* _Selected extract_
BEGIN
# Raising ph of rodi water for a semi/fully automatic system



## fishfisher (Apr 1, 2016)

Hi,
Thanks for the interest! I am trying to set up a rodi drip system that is at least partially to fully automatic and I'm trying to figure out how to remix the water for the malawi tank. My tap has ~3.3 ppm chloramines and I have already killed a tank of fish trying to get around it so tap is out. My goal is to control nitrate levels but I know I'll need to vac on occasion for waste.
Tank: 55g
Ph: 8.2
Malawi cichlids
Lots of African rock in tank
Ammonia 0, nitrite 0, nitrate ~30
MTS....
29 g tetra tank
20 g zebra danio

So far I have the filter flowing into a 32 gal brute trash can with an auto shut off valve to stop the filter when trash can is full. Then a pump in the trash can that is on a timer to fill the tank with a check and shut off valve to control incoming tank water. Then a basic pvc overflow in the tank to return it to the sink.

My problem is how do I raise the ph and other levels in the water for malwi cichlids? I have access to quite a bit of African lace rock and was thinking of putting it in the trash can and letting the water circulate but I don't know how long it would have to sit for and may be hard to control the levels. I could let the tub fill, treat the water, and then fill the tank, but I would like it at least a little more automated than that.
END
* _Given data_
BEGIN
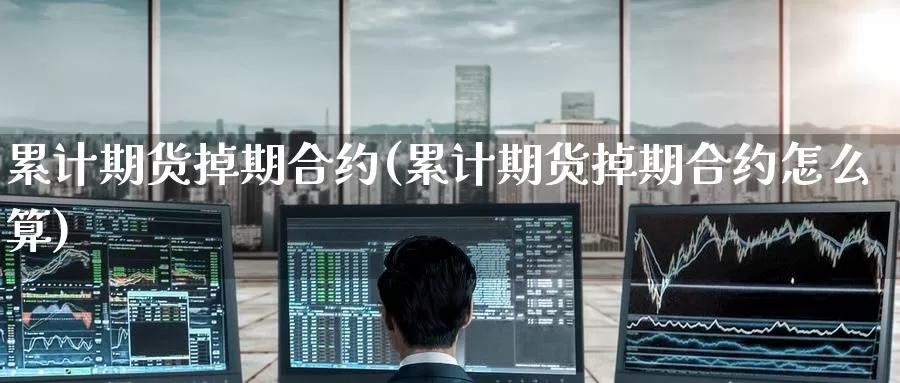 累计期货掉期合约(累计期货掉期合约怎么算)_https://www.baokan.net_币圈行情_第1张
END
* _Task requirements_
In the forum post about raising the pH of RO/DI water, how much chloramine does the poster's tap water contain?

* _Answer section_
About 3.3 ppm.